Mikhail Yampolsky (New York University) examines the work of Alexei Guerman in his article "A Local Apocalypse: On Alexei Guerman's Film Khrustalyov, My Car!" The October Revolution put Russia at the center of a world historical process focused on achieving a certain telos — communism, whose advent would be tantamount to the "end of history." But long before this telos is attained, a "local apocalypse" interrupts the movement of history in March 1953 in connection with Stalin's death. In the article, Yampolsky analyzes Alexei Guerman's film Khrustalyov, My Car!, a representation of this event. He argues that, in the Twentieth century, eschatology enters history and is his- toricized. The eschaton looming behind teleological history militates against the model of history as grand narrative, in which meanings are immanent to the self-development of the historical process. The eschaton is transcendent in rela­tion to history and introduces meaning into it from the outside. Intermeshed with eschatology, history as such loses its meaning, while historical narrative is sub­jected to an incursion of symbols, allegories and analogies readable only via a vague relationship with the transcendent. The eschatological model of meaning helps us understand the complex poetics of Guerman's film: Guerman rejects coherent narrative and recreates the system of eschatological incursions into a world gradually losing its internal historical sense.

Tomas Glanc (Humboldt University, Berlin) discusses the work of Czech poet Frantisek Hrubin in his article "From 'A Sunday in August' 1958 to Wednesday, August 21, 1968: Notes on the Poetics of Getting Stuck." The play "A Sunday in August" (1958), which Hrubin wrote on a commission from Prague's National Theater, was a turning point: it is regarded as marking the start of a new era of postwar Czech drama. The poetics of the play and its first staging were marked by an absence of events, the uneventfulness of a summer interlude and a multifaceted aesthetic of emptiness and getting stuck, which were programmatic in the work. The play's author and producers themselves were aware that their story — "softened," "anxious" and "trembling," whose lines were "out of focus," hovering over the souls of the characters like insects above a pond's surface — was a mirror on whose banks the action took place. This rhizomatic movement of thoughts and utterances was the impulse or expression of a catharsis that lasted and developed until another August day, a day signifi­cant not only for Czechoslovakian culture: Wednesday, August 21, 1968.

▶ Tasks for this exercise
1) What is the Spanish translation of this sentence from the article summaries: "The eschatological model of meaning helps us understand the complex poetics of Guerman's film: Guerman rejects coherent narrative and recreates the system of eschatological incursions into a world gradually losing its internal historical sense."?
2) Can you extend the article summaries beyond their final sentence with the next passage?
The lines after the article summaries come from a separate source.

▶ Listing

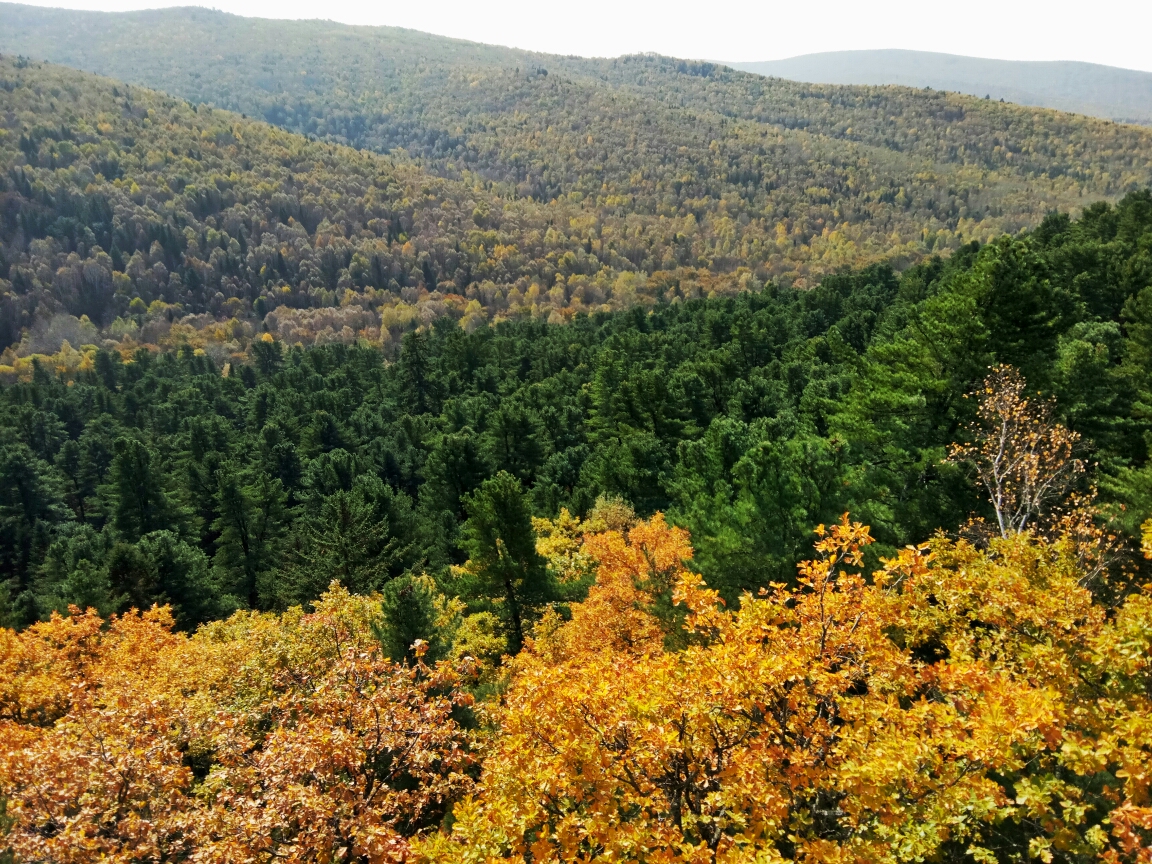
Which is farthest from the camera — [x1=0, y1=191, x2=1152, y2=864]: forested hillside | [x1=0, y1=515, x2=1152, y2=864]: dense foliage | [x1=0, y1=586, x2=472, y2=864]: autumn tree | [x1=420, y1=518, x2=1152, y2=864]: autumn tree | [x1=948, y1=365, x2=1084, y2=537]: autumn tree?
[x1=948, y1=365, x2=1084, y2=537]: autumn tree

* * *

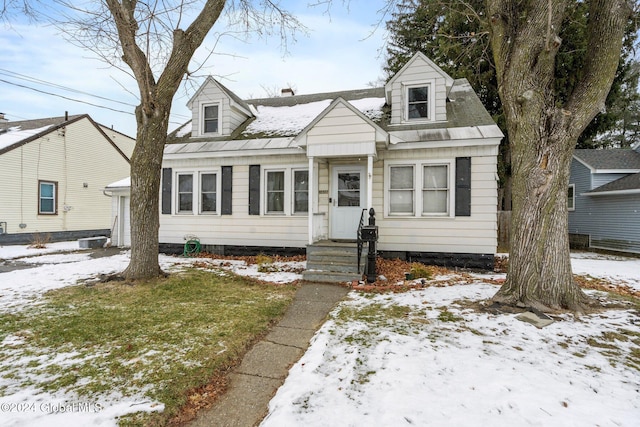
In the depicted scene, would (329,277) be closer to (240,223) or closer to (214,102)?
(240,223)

▶ Answers given
1) El modelo escatológico del sentido nos ayuda a comprender la compleja poética de la película de Guerman: Guerman rechaza la narración coherente y recrea el sistema de incursiones escatológicas en un mundo que va perdiendo gradualmente su sentido histórico interno.

2)
 

THE NEW MEDIALITY AND POPULAR CULTURE

 

The essay by Helen Petrovsky (Institute of Philosophy, Russian Academy of Sciences) is entitled "Matter and Memory in Photography: Boris Mikhailov's New Documentality." Drawing on Benjamin's concept of the dialectical image, Petrovsky insists on treating visual data, photography in particular, as a special

form of historical evidence. The truth told by the photograph does not boil down to a set of visual signs that may easily be deciphered as so many cultural codes. Instead, there is a hidden dimension in photography, an implied form of reference that points to a shared affective experience of the past. It is this expe­rience that makes photographs meaningful — in other words, plainly visible in the first place. Analyzing Boris Mikhailov's remarkable series from the Soviet and post-Soviet periods, Petrovsky introduces the notion of anonymity, which enables her to account for the specific documentary nature of Mikhailov's work.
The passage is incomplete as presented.